CONSIGNE 1: D'après la page sur Proust, quel livre se termine par la clausule itérative où le narrateur dépeint l'horizon de sa chambre d'hôtel ?

PAGE:
%%
Comme celui qui croit au moment où il perd un être qu’il aime, qu’il était justement sur le point de savoir jouir de lui, je croyais qu’au moment où j’allais être forcé de quitter Querqueville*, j’étais sur le point d’acquérir à l’ancienneté, par la vertu purement physique du séjour sans concours de mes sensations une impression durable de la mer. (fº 4 vº)

Les lecteurs du roman de Proust peuvent reconnaître cette « impression durable de la mer », produite « sans concours des sensations », dans la clausule itérative qui boucle À l’ombre des jeunes filles en fleurs où le narrateur dépeint l’horizon de sa chambre d’hôtel, mais avec la fenêtre fermée et dans l’obscurité. À ce moment-là on se rend compte que la vision de la mer ne dépend pas d’une vision sur le vif, mais d’un acte spirituel où interviennent l’habitude, les expériences vécues, la mémoire : « Ce que je revis presque invariablement quand je pensais à Balbec, ce furent les moments où chaque matin19 [...] ». Et si dans ces souvenirs le jour d’été peut apparaître « aussi mort, aussi immémorial qu’une somptueuse et millénaire momie », c’est parce que les paysages maritimes, une fois vus par la mémoire et encadrés par les aspects inaccomplis de l’imparfait20, ne sont plus des tableaux peints par des artistes, mais sont devenus désormais des paysages du passé.

1  Je tiens à remercier le professeur Philippe Willemart (Université de São Paulo) pour la lecture et la révision de ce texte.

2  « À partir du printemps 1909, Proust travaille très vite et on peut dire qu’en 1912, il existe dans les cahiers de brouillon un premier état du roman, jusqu’au Temps retrouvé compris, et même une copie et dactylographie pour les premières parties. » (Bernard Brun, « Présentation – Le temps retrouvé », in Marcel Proust, Le Temps retrouvé, Flammarion, 1986, p. 22).
%%
DONNÉES À TRAITER:
%%
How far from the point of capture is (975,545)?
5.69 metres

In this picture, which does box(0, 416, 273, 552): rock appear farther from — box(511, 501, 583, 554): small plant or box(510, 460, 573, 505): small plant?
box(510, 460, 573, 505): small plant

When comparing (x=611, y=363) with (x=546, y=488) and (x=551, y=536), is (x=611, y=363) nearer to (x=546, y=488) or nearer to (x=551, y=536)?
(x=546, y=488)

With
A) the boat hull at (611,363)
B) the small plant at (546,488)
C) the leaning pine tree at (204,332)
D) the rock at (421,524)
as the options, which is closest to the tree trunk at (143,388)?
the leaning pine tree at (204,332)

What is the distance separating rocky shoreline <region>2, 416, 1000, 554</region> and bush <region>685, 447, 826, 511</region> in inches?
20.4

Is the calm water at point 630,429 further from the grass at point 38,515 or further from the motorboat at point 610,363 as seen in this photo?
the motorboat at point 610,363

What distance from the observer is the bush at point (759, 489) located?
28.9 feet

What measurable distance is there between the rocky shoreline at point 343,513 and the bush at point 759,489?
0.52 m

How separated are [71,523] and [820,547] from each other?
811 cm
%%
%%
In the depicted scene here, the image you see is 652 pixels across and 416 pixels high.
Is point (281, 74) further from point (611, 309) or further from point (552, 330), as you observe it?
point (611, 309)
%%
CONSIGNE 2: Montrez toutes les lignes qui contiennent le mot "which", en tenant compte de la casse.

RÉPONSE RÉDIGÉE 1: À l'ombre des jeunes filles en fleurs.

RÉPONSE RÉDIGÉE 2:
In this picture, which does box(0, 416, 273, 552): rock appear farther from — box(511, 501, 583, 554): small plant or box(510, 460, 573, 505): small plant?
as the options, which is closest to the tree trunk at (143,388)?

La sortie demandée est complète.